[Opening GIVEN PASSAGE section]
Trading False Breakouts
11/27/2012 9:00 am EST
Instructor Tyler Yell of DailyFX.com shows you how to take advantage of false breakouts that experienced traders love to trade but traps new traders.
You know that the right trend can make your month or year as a trader. Who can blame traders for wanting to hunt for trends? We do not and we certainly recommend you take advantage of clear trends like the EUR/NZD below when trends presents themselves.
However, as a trader, you must be familiar with how to identify a false breakout over a legitimate breakout. Many traders try and force trend entries when a breakout occurs even though the market has no intention of honoring that breakout. Any trend follower is familiar with the feeling of entering into a bad trade when they prematurely entered into a trade. It feels like a trap.
It’s time that you come to grips and learn how to tell if a breakout is real or if you should fade the breakout and take advantage of the great risk: reward ratios that are available when you notice a false breakout.
Here are the tools we’ll use to protect ourselves against getting trapped into a false breakout.
- Average True Range (14 periods)
- Support & Resistance
- Candlestick Analysis
Here’s what it will look like on your screen:
Average True Range (ATR)
The average true range indicator allows you to see the volatility behind the pair you’re trading by measuring daily moves. You can use ATR to test the validity of a breakout when price pierces support or resistance. The reason we use the ATR is to determine the amount of pips the range must be broken by before we enter into the trend or decide to fade the breakout. As an example, the ATR (14) for AUD/USD is 68.0 pips as of today’s reading. The ATR (14) for GBPJPY is 114.6 pips. This tells you that the GBPJPY is 2X more volatile in pip terms than AUDUSD. We would look for a breakout from a range above 68 pips and 114.6 pips respectively before we enter with the new trend. If this doesn’t occur we look to take a high probability trade back into the newly expanded range with a strong money management system.
Rule one of trading false breakouts is that if price doesn’t break the range by the ATR, the breakout is false and we should fade the overextended move. If the pair pushes through by more than the ATR then we are looking at a legitimate trend to follow that should now be on our watch list.
NEXT PAGE: Two More Tools for Trading False Breakouts|pagebreak|
Support & Resistance
As time goes by, traders focus more on support and resistance for one reason. The market focuses on support and resistance. You should, too, when determining a new trend or an expanded range. Support is seen as the floor that price rests on before shooting back up. Resistance is the ceiling that price reaches before revising back to the price range. If a new trend breaks out to the upside, then what was resistance now becomes support.
Support and resistance do not require an indicator but an eye to look at the chart and see when buyers stop buying in an uptrend or sellers stop selling in a downtrend. We also recommend you treat them like a flexible fence as opposed to a glass floor or ceiling that will be shattered if pierced.
[Closing GIVEN PASSAGE section]
[Opening SUPPLIED RECORDS section]
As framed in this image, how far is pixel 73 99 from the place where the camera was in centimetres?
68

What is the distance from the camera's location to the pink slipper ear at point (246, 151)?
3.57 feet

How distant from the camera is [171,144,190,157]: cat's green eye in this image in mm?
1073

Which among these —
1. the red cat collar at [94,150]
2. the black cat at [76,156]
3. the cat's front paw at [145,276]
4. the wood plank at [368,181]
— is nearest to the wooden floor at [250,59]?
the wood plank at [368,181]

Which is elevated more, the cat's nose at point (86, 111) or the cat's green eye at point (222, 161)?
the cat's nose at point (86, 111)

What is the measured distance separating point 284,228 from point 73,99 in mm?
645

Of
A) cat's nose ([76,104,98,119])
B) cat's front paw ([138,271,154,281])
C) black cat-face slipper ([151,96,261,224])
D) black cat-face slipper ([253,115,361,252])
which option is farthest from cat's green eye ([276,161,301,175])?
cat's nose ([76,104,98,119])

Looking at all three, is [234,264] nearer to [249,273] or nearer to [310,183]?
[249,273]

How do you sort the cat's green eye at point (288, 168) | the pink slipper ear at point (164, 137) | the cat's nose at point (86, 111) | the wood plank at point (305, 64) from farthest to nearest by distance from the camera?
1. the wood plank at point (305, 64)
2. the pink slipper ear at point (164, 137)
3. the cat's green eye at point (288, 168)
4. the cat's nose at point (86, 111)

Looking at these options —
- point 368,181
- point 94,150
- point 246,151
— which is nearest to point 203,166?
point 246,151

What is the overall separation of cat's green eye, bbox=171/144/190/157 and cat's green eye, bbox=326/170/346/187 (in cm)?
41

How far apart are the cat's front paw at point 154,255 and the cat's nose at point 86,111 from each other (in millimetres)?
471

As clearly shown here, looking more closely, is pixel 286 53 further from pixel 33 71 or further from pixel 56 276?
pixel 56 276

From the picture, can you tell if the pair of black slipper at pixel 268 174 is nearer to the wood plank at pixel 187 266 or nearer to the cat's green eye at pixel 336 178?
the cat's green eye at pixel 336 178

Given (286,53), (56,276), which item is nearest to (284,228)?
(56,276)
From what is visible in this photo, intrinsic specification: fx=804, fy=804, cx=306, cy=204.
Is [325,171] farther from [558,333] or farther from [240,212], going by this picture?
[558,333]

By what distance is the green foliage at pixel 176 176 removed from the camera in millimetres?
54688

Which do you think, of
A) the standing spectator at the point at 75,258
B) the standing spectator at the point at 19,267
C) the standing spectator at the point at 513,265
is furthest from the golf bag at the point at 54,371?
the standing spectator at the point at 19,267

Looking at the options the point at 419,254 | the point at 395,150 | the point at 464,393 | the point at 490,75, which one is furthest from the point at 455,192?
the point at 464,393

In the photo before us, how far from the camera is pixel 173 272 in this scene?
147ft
[Closing SUPPLIED RECORDS section]
__EXPLORE THE MATERIAL__
1. Duplicate word for word the part of the false-breakouts article that opens with the words containing "You know that" and closes with "notice a false breakout.".
2. In the false-breakouts article, what ATR (14) reading is given for GBPJPY?
3. List the tools the false-breakouts article names for protecting against getting trapped into a false breakout.

__SOLUTIONS__
1.
You know that the right trend can make your month or year as a trader. Who can blame traders for wanting to hunt for trends? We do not and we certainly recommend you take advantage of clear trends like the EUR/NZD below when trends presents themselves.
However, as a trader, you must be familiar with how to identify a false breakout over a legitimate breakout. Many traders try and force trend entries when a breakout occurs even though the market has no intention of honoring that breakout. Any trend follower is familiar with the feeling of entering into a bad trade when they prematurely entered into a trade. It feels like a trap.
It’s time that you come to grips and learn how to tell if a breakout is real or if you should fade the breakout and take advantage of the great risk: reward ratios that are available when you notice a false breakout.

2. 114.6 pips

3.
- Average True Range (14 periods)
- Support & Resistance
- Candlestick Analysis